- [EXERCISE DETAILS]
In the entries below, rewrite the stretch from the line containing "At what distance from (17,279)" through the end of the entries as a Markdown table with the columns Row and Entry line, leaving out blank lines.

- [DATA EXTRACT]
○ ○ ○

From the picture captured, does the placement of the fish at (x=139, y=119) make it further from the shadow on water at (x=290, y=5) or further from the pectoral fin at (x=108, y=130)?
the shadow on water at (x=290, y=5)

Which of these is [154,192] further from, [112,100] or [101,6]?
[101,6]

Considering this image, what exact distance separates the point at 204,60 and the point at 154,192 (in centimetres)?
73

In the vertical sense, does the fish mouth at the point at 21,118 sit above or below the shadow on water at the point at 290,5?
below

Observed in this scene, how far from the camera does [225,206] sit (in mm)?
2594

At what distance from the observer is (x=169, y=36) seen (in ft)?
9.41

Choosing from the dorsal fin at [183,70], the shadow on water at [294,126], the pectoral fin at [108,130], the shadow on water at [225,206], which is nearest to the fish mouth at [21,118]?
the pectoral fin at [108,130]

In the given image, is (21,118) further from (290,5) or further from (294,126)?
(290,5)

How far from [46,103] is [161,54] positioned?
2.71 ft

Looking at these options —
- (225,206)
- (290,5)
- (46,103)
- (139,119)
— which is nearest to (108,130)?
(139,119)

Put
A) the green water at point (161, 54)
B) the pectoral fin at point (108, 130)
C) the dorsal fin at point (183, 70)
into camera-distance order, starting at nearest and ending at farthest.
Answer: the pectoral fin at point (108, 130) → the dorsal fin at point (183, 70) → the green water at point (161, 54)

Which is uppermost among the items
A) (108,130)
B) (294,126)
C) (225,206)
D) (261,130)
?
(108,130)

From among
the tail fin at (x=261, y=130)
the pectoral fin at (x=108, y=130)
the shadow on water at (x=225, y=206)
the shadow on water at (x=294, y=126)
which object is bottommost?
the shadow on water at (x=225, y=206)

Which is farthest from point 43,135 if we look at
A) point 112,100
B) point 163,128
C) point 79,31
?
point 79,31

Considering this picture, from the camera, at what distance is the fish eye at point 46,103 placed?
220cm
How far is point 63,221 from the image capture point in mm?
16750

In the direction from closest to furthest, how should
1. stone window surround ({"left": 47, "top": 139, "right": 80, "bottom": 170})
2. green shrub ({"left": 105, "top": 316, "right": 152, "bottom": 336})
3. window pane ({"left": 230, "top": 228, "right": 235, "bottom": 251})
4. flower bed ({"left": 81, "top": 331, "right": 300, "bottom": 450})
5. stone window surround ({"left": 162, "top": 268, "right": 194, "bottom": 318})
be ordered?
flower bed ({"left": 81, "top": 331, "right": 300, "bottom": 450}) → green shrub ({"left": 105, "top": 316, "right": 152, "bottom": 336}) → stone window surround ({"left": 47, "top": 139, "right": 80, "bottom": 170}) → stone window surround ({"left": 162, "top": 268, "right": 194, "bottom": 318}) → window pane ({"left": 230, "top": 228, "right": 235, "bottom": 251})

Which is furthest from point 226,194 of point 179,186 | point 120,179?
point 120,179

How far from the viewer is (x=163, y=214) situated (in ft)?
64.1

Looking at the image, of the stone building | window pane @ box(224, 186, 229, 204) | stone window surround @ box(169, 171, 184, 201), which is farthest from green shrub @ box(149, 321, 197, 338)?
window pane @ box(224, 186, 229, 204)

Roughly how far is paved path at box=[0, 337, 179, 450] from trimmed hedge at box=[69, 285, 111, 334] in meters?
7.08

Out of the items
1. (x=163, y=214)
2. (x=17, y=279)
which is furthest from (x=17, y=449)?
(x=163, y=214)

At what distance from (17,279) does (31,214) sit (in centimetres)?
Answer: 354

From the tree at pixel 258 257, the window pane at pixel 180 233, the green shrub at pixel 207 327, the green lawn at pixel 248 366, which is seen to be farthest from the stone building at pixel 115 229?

○ ○ ○

- [EXERCISE SOLUTION]
| Row | Entry line |
|---|---|
| 1 | At what distance from (17,279) does (31,214) sit (in centimetres)? |
| 2 | Answer: 354 |
| 3 | From the tree at pixel 258 257, the window pane at pixel 180 233, the green shrub at pixel 207 327, the green lawn at pixel 248 366, which is seen to be farthest from the stone building at pixel 115 229? |